There was an outpouring of joy and Eileen Dunne sort of smiled as she introduced the report on it on the Six One. It was "great news for Thurles" according to one person who was vox-popped by the posse of reporters that headed to Tipp for comment. At the shop itself, Stakelum's hardware, staff who were not part of the syndicate were delighted for those who were, the atmosphere in the place was "electric", there "wasn't a bad word to be said" and there certainly wasn't even an ounce of begrudgery to be found in the place. Those who were in the syndicate "deserved to win it", said one man just before he checked in the back to see if there were any more of those bronze-coloured sledgehammers left they had on sale last week.

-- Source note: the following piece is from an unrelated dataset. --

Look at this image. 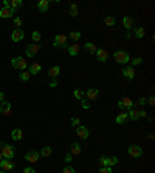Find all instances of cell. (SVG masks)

These are good people, who have room in their hearts for other people’s joy. Someone clearly pulled down the shutters on mine before I was born even though I’m told wishing positive thoughts on others can only make you a better person or even help you live longer. I’m trying, but I fear my early demise.

The shop owners who sell the tickets even seem to get great joy out of having done so. I'd be like "if only I had taken that winning ticket for myself and given them another one", I'd be the one picking out colours and soft furnishings for that derelict crack house in Ranelagh. Me. My jackpot. I start dreaming about what I would do with the cash and I have to switch off the telly and wonder what made me not walk into that shop and buy that ticket.

Questions

The same questions go round and round my head. Would you give up your job? Would you tell anybody? Is more than €10 million too much? Are you in the lottery syndicate at work? Should I get the shop assistant to check my tickets? The answers for me are most definitely, most definitely not, most definitely not, yes but can I enter more than once using pseudonyms? And absolutely never; I mean the temptation to dispose of the “losing” ticket would be too great.

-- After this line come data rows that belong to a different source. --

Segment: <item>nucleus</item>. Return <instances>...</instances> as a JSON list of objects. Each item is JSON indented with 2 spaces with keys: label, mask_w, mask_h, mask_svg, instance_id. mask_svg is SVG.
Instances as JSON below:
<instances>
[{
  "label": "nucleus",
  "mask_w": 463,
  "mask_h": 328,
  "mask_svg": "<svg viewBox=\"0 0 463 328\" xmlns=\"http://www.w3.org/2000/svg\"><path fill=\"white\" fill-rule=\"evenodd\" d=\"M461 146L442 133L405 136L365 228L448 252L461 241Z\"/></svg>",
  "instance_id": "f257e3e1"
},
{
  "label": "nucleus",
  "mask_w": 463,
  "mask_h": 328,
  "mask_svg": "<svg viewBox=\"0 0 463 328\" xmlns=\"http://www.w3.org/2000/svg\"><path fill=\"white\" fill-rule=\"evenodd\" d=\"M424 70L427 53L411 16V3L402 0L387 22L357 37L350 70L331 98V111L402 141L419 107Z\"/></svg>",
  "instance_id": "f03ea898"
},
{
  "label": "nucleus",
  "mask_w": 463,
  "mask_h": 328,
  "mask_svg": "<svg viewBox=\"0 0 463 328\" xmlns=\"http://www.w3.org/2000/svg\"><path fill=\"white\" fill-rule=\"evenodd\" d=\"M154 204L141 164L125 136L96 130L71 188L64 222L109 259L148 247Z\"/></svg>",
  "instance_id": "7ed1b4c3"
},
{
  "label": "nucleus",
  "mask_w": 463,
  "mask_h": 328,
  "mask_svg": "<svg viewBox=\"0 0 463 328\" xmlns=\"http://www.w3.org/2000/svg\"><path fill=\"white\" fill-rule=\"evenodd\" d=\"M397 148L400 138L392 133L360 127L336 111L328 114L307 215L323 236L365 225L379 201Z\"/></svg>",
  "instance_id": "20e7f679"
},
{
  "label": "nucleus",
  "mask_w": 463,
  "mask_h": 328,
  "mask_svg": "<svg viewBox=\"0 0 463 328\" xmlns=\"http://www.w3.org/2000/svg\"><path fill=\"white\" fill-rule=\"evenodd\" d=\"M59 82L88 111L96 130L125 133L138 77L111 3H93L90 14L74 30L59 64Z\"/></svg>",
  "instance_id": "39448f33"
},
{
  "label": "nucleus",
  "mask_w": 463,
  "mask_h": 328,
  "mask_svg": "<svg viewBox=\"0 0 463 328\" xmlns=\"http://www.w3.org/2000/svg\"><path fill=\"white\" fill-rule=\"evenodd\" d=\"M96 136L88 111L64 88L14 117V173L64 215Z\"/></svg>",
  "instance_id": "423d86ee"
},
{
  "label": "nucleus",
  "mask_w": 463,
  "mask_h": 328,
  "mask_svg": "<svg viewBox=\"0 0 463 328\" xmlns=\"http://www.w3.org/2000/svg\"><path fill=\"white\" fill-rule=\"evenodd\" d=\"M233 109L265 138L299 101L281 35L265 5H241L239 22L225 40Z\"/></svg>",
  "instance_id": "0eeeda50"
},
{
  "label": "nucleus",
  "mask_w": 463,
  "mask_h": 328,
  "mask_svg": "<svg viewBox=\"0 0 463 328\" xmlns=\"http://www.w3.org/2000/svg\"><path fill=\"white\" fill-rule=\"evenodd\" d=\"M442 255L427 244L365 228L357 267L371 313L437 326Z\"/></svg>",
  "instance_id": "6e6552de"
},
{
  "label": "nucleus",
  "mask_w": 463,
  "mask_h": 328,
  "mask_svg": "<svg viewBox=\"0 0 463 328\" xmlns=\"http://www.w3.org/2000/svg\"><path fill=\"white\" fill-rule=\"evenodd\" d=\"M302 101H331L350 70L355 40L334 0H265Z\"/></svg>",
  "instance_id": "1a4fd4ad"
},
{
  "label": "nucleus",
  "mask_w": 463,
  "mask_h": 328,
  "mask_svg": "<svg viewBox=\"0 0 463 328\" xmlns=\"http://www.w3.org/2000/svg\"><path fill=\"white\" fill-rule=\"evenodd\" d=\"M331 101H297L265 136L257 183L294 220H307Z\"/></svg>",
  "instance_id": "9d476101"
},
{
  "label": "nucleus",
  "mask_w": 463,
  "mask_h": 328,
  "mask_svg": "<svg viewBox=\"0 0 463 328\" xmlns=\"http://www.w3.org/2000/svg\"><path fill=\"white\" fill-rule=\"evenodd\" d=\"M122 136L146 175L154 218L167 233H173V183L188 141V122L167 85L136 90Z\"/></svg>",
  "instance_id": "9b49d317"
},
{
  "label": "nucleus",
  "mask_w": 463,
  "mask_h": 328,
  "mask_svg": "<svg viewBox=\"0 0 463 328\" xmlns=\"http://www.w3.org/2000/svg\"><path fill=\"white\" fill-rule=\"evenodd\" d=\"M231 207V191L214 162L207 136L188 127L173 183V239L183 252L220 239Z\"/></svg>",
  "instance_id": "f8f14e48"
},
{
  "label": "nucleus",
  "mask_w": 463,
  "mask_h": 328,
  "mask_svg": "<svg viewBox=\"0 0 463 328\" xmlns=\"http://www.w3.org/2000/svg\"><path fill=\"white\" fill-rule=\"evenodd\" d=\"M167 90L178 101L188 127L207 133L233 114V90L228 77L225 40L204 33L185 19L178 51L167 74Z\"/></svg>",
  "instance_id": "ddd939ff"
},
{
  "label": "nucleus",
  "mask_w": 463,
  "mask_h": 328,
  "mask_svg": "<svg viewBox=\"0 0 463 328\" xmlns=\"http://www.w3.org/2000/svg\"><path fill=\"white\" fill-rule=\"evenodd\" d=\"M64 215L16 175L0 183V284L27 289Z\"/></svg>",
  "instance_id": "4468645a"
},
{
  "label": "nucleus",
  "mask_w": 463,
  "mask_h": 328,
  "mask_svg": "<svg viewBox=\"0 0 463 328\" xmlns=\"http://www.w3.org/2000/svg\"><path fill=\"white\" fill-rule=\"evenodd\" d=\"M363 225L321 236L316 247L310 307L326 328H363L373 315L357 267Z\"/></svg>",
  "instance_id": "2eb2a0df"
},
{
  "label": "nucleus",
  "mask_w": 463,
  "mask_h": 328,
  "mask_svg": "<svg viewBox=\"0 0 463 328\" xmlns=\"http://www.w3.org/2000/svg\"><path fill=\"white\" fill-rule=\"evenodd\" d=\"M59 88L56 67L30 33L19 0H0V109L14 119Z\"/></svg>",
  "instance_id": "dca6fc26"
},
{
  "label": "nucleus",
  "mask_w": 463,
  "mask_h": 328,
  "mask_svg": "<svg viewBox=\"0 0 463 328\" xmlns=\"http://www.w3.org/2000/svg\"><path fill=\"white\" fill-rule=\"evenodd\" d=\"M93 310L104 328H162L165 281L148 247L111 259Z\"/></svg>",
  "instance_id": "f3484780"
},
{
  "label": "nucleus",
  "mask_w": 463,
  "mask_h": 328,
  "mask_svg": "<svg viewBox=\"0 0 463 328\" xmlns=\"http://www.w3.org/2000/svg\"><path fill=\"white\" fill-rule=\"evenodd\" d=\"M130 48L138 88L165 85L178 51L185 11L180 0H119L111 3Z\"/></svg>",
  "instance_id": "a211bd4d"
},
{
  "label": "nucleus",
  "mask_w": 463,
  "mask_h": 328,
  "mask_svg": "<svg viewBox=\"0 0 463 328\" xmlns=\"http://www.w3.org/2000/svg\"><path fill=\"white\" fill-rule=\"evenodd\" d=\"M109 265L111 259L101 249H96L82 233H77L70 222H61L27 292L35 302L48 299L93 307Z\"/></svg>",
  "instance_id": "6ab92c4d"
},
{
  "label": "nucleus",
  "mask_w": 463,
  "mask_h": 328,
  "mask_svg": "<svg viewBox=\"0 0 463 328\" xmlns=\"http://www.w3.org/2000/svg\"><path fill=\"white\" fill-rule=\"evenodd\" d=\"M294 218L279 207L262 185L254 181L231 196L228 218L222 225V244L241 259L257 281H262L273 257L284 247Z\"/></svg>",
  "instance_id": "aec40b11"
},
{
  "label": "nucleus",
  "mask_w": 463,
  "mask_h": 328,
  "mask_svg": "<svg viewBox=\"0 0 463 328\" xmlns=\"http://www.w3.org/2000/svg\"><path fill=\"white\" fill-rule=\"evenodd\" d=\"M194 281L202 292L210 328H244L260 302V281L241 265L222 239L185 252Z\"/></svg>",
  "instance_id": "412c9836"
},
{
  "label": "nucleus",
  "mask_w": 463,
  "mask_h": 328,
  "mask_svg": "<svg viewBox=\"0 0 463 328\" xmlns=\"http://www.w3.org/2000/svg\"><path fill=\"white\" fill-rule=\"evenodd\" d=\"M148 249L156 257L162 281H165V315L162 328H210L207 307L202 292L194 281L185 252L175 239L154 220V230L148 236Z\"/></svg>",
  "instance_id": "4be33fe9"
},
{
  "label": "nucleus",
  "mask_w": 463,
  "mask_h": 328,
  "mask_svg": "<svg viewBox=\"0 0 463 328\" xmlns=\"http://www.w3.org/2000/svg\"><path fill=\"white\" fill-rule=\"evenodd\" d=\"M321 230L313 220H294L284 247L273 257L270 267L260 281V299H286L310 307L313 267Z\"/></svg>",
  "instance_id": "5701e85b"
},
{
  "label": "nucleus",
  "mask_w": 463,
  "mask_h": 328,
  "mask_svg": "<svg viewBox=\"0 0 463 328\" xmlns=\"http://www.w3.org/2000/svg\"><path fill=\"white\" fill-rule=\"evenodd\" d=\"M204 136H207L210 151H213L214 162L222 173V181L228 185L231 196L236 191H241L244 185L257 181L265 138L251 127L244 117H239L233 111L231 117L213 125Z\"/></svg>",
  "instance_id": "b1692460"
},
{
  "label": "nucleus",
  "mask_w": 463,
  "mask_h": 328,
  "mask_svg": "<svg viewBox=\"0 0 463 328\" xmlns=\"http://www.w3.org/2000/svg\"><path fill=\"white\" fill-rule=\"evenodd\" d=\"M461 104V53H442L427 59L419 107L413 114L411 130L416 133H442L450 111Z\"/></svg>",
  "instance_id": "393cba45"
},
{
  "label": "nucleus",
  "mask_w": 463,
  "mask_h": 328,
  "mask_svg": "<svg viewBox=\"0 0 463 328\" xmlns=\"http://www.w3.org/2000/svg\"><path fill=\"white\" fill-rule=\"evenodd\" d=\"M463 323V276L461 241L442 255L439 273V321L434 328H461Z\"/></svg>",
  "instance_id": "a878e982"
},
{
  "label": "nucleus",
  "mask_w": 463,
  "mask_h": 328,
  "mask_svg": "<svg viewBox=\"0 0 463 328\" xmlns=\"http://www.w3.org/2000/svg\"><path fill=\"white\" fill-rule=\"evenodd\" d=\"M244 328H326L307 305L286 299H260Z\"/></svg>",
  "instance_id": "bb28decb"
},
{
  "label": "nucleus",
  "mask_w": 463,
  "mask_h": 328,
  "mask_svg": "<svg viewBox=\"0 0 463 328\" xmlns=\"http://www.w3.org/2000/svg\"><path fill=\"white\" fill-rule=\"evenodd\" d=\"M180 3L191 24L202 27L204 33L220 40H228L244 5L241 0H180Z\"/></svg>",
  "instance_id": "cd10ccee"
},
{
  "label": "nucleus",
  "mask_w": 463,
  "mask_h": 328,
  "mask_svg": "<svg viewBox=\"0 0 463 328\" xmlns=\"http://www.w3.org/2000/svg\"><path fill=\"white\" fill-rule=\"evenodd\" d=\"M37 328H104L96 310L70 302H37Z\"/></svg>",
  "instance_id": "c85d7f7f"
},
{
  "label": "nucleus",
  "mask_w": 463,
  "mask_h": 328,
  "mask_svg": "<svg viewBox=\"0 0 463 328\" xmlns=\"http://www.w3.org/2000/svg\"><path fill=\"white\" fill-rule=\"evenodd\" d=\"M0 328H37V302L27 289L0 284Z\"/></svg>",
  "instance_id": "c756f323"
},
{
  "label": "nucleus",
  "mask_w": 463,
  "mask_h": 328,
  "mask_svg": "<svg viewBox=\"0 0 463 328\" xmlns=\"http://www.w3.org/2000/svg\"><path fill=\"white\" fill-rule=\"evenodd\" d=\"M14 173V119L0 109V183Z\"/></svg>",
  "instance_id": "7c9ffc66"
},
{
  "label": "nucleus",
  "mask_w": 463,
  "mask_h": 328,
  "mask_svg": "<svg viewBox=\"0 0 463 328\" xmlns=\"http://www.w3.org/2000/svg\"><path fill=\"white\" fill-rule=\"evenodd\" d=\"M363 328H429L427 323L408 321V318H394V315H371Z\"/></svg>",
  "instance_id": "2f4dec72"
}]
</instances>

I have, meanwhile, been taking comfort in a 1978 study about lottery winning and whether or not it makes a person happy. The study carried out at Northwestern University in 1978 notes that “eventually the thrill of winning the lottery will itself wear off” and that “as lottery winners become accustomed to the additional pleasures made possible by their new wealth, these pleasures should be experienced as less intense and should no longer contribute very much to their general level of happiness”. This helps.

And for the purposes of sanity, I have adopted some golden rules. I will never (again) forget to enter the syndicate at work and will never give a scratch card or lottery ticket as a present to somebody I know. Because, worse than hoping and then not winning vast sums of cash in pursuit of eternal happiness, the thought of somebody else winning it instead could be too much to take.